WHAT YOU NEED TO DO:
Write the next part of the passage on Thomas's sermon about divine wisdom and its teachers, picking up after its final sentence.

[[ QUOTED PASSAGE, beginning ]]

He seems quite Platonic when he reasons that the “gifts of Providence” are given to those who are lower “by intermediaries” in his preface. The water cycle becomes a metaphor for this intermediation. The clouds release rain at the top of the mountain. This water flows down the mountain, feeding the rivers, which go out into the land “so that the satiated earth can bear fruit.” By analogy, divine wisdom flows down through well-trained minds to those who are learners. He writes, “Similarly, from the heights of divine wisdom the minds of the learned, represented by the mountains, are watered, by whose ministry the light of divine wisdom reached to the minds of those who listen” (Selected Writings 12). This then structures the four parts of his sermon, so that his outline covers the height of doctrine, the dignity of teachers, the condition of learners, and the order of communication. Let us follow this outline.

To begin, divine wisdom comes from on high. Thomas references James 3:15 regarding how God’s wisdom comes from above. He acknowledges how some things are generally known. So, for instance, knowledge of God’s existence is naturally known by all. Some divine knowledge is comprehensible, such that Paul can state in Romans 1:19, “what can be known about God is plain to them,” that is all humanity. But some divine knowledge is hidden or veiled, requiring revelation through Scripture and the inworking of the Holy Spirit. Ultimately, God reveals this high wisdom in order that “you may believe that Jesus is the Christ, the Son of God, and that believing you may have life in his name” (John 20:31). And for those who are in Christ, Paul’s admonition is that we would “seek the things that are above” (Col. 3:1). So, Thomas begins his exposition by accumulating a variety of text to make the point that divine wisdom is high and exalted, yet God pours this wisdom out in various ways such that it flows down the mountain, so to speak.

Because of the height of divine wisdom, teachers who would teach divine wisdom must have certain characteristics. Thomas begins by calling upon teachers to despise earthly things and cling exclusively to heavenly things. He quotes Philippians 3:20 where Paul writes that our citizenship is in heaven. The vocation of the teacher is a high calling. Next, the teacher must be illumined by divine wisdom. Returning to the image of the mountain, it is the top of the mountain that receives the first light of the sun in the morning. For Thomas, the teacher receives these high beams of light. He writes, “the teachers are illumined by the first beams of divine wisdom” (Selected Writings 14). Then, Thomas continues the analogy of the mountain, this time focusing on how a mountain provides protection to the land, a defensible position. The teacher of divine wisdom defends the faith and stands against error. He sees these characteristics exemplified in Paul, who defines his own ministry in these terms:

“To me, though I am the very least of all the saints, this grace was given, to preach to the Gentiles the unsearchable riches of Christ, and to bring to light for everyone what is the plan of the mystery hidden for ages in God who created all things.”

Ephesians 3:8-9

To express this a different way, a teacher ought to be enthralled and experience joy in being able to reach for the heights of wisdom, while also being grateful and humbled to be a vessel to convey this exalted knowledge to others. Such dispositions place the teacher in right frame of mind to climb the mountain and bring these truths down to the land below.

[[ QUOTED PASSAGE, end ]]
[[ GIVEN INFORMATION, beginning ]]

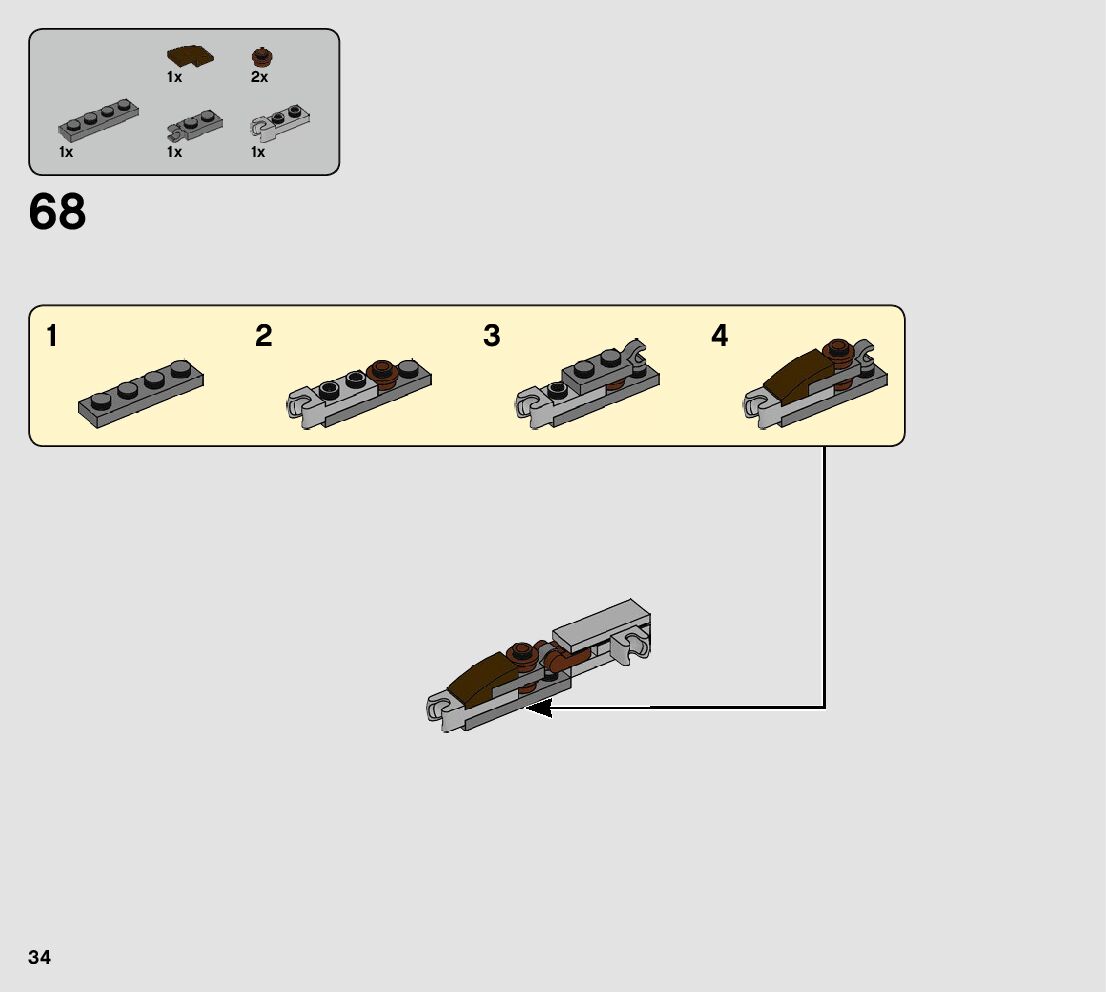 1x
2x
1x
1x
1x

68

1
2
3
4

34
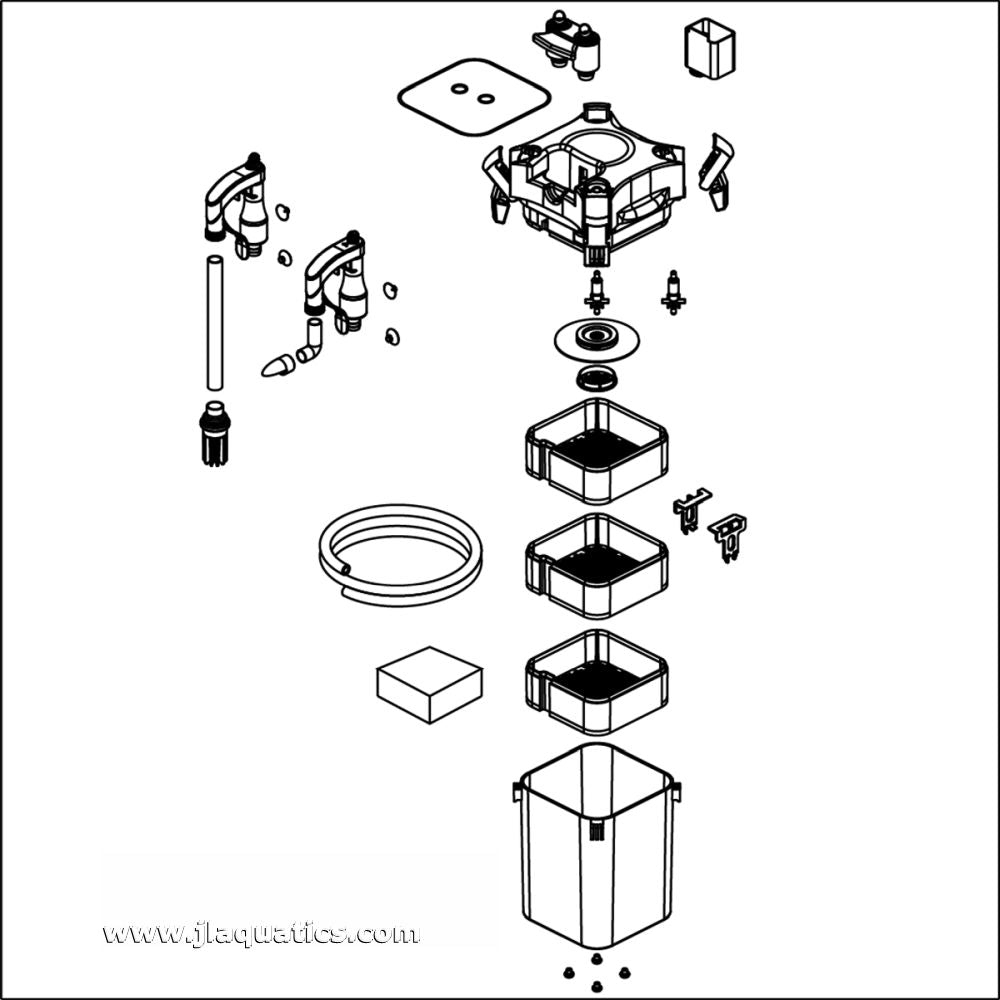 www.jlaquatics.com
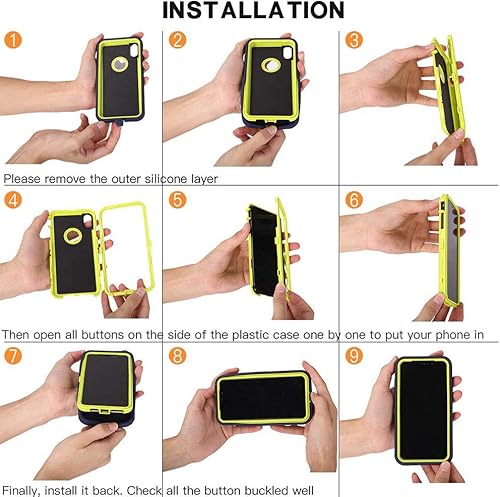 INSTALLATION

1

2

3

Please remove the outer silicone layer

4

5

6

Then open all buttons on the side of the plastic case one by one to put your phone in

7

8

9

Finally, install it back. Check all the button buckled well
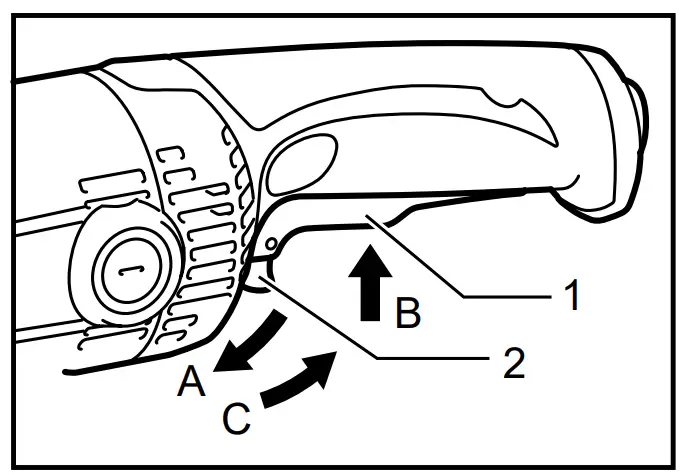 1
B
2
A
C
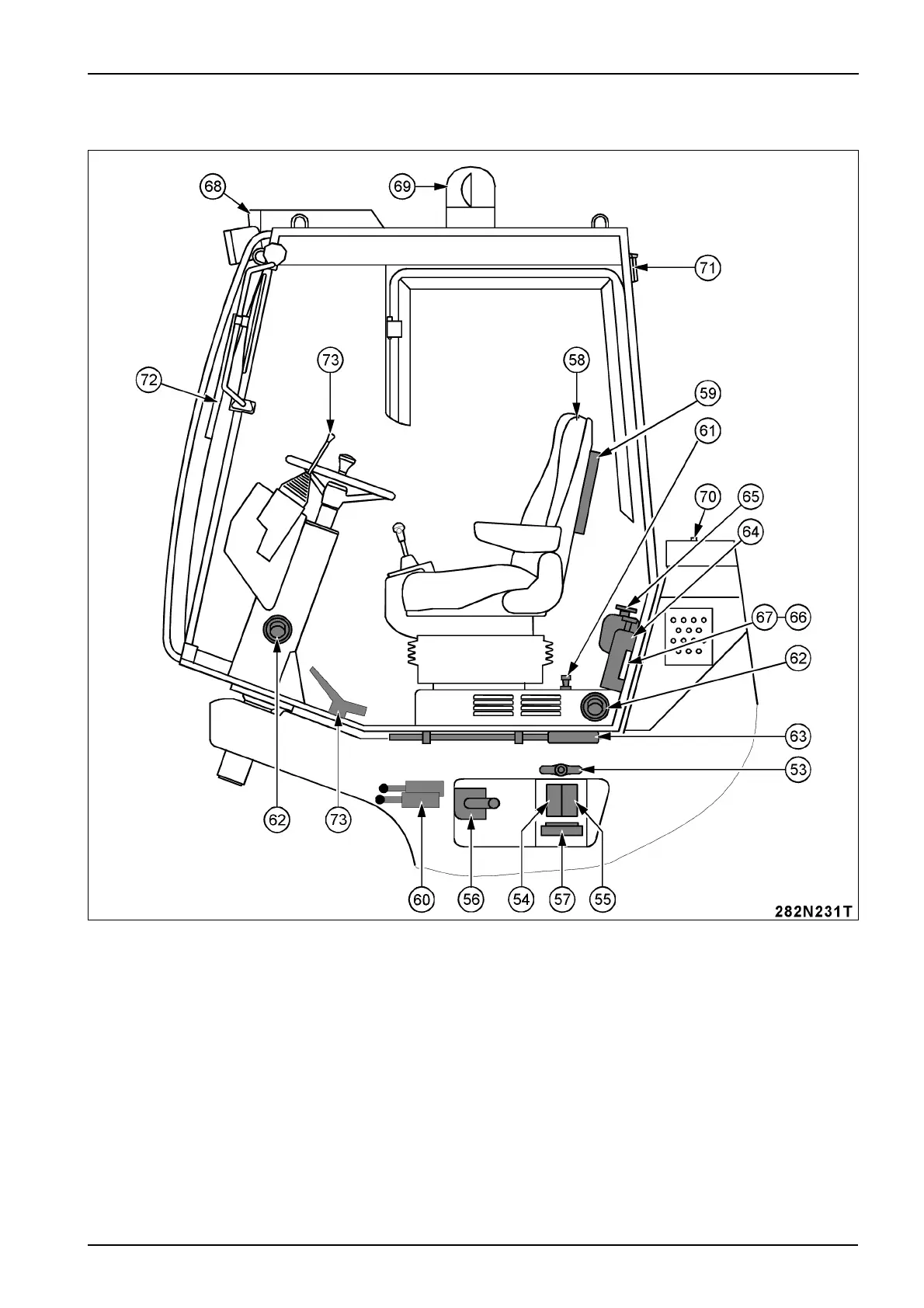 68
69
71
72
73
58
59
61
70
65
64
67
66
62
63
53
62
73
60
56
54
57
55
282N231T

[[ GIVEN INFORMATION, end ]]

RESPONSE BOX:
Learners also ought to have dispositions that make them capable of receiving divine knowledge. Chief among the dispositions is humility. To receive something so high, one must recognize how low one is. The student is of the earth in the analogy of the mountain. The knowledge comes down from on high. And like the earth, the student must acknowledge this lowness by remaining humble. Yet, like the earth, the student must also be characterized by firmness and fruitfulness. When we think about training students in a biblical worldview – or imparting divine wisdom to them – the goal is to establish them firmly in their faith as well as to enable them to experience fruit in their lives.

Thomas concludes his reflections by addressing the mode of communication. Even though God communicates his wisdom abundantly, the teacher cannot know everything and, likewise, the teacher cannot even teach everything he has come to know. Teaching is limited because we are limited beings. We know in part and we teach in part, with the hope that our insufficiency is empowered by God’s sufficiency. Thomas goes on to convey that teaching is an act of sharing in wisdom. The teacher does not possess the wisdom. Wisdom belongs to God, who shares abundantly with us. So the teacher draws the learner into this stream of shared wisdom. Because wisdom belongs to God, the power of God is required in order for it to be properly conveyed or communicated.

Reflecting on the Nature of Teaching and Learning

The mountain analogy expressed at the outset of his career is not quite his full expression of the harmony of all knowledge in his Summa Theologica. What this inaugural lecture does, though, is remind us of some key principles that are worth reflecting on.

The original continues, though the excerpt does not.